The new measures from the Certified Financial Planner Board of Standards, which took effect Jan. 1, require planners to inform investors of their right to ask about the professional's compensation arrangement whether in dollar amount, percentage or range of either.
Rick Adkins, chairman of the CFP board, said the rules were prompted in part by investor complaints about sales commissions.
In recent years, he said, many investors were steered toward classes of funds that charge a commission in smaller amounts over several years rather than upfront, leading them to mistakenly believe they were purchasing a no-load fund.

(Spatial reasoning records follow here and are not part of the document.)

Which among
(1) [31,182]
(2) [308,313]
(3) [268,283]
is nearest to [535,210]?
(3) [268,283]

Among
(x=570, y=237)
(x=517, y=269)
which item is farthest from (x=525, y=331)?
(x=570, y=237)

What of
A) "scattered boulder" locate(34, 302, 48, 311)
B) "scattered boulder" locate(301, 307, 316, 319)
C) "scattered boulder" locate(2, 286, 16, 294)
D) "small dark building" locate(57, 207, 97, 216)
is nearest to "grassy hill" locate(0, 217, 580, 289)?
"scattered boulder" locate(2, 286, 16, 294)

"There was more potential for confusion and misunderstanding," said Mr. Adkins, a certified financial planner in Little Rock, Ark.
"We were trying to create more clarity for consumers, so they can evaluate any potential conflicts of interest."

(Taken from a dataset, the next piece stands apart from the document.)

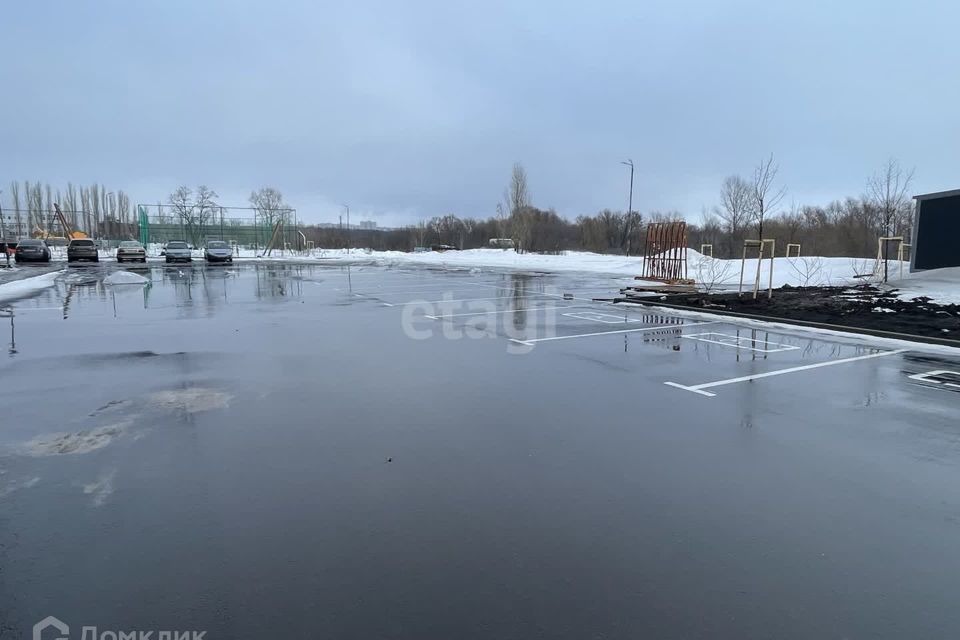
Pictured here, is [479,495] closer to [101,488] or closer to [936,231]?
[101,488]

The questions come as the General Accounting Office, Congress' investigative arm, examines whether fund firms might be charging unnecessary fees, leading to greater losses for investors already hurting in a three-year bear market.
A congressional panel has asked for completion of the report by April 15.

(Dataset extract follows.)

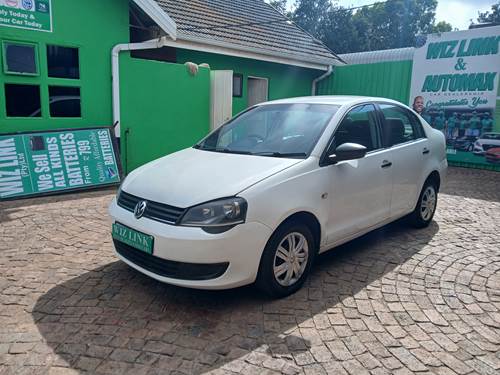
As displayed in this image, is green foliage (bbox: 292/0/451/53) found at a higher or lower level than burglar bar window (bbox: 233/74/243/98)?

The shift toward more funds charging loads also is a contrast to the 1990s, when no-load funds flooded the market with the promise of an easy, inexpensive way to reap gains from the then-bull market.
Today, the average load has edged up to 3.82 percent, according to Morningstar, and Scudder Income, one of the first no-load funds created, now charges a 4.5 percent initial fee.
Meanwhile, load funds underperformed their no-load counterparts over 1-, 3- and 5-year periods, Morningstar said. The exceptions were domestic equity and taxable bond funds, which showed a slightly better performance for load funds for this year through Feb. 26.
The case may be most striking for index funds, passively managed vehicles known for their low costs.
The Guardian S&P; 500, Advantus Index 500 and Wells Fargo Equity Index Fund charge loads of up to 5.75 percent while returning less than the no-load Vanguard 500 Index.
So what can investors do to avoid loads?
Some analysts suggest investors use fee-only planners, as they are called, since their pay is linked to flat fees or a portfolio's performance, not sales commissions.
However, as such planners often charge minimum fees that are out of the reach of middle-class investors, other experts advise investors to do some independent research and ask questions of their advisers.
Web sites such as Morningstar's, for instance, can tell investors whether their funds charge a load, and point them to comparable no-load funds.
Some planners also might be able to get a load waived for new investors if they have many clients already invested in that fund family.
Still, Mr. Adkins cautions against an undue emphasis on fees, noting that loads represent the price investors pay financial planners for their expertise.
A better approach might be to focus on a planner's credentials, investment approach and accessibility, so investors know whether they can trust their advice, he said.
"Advisers make sure there's a consistent, disciplined process. That's where the greatest value is added," Mr. Adkins said.
"Particularly in volatile periods, people don't behave rationally. They try to time the market, and the cost of that can be huge."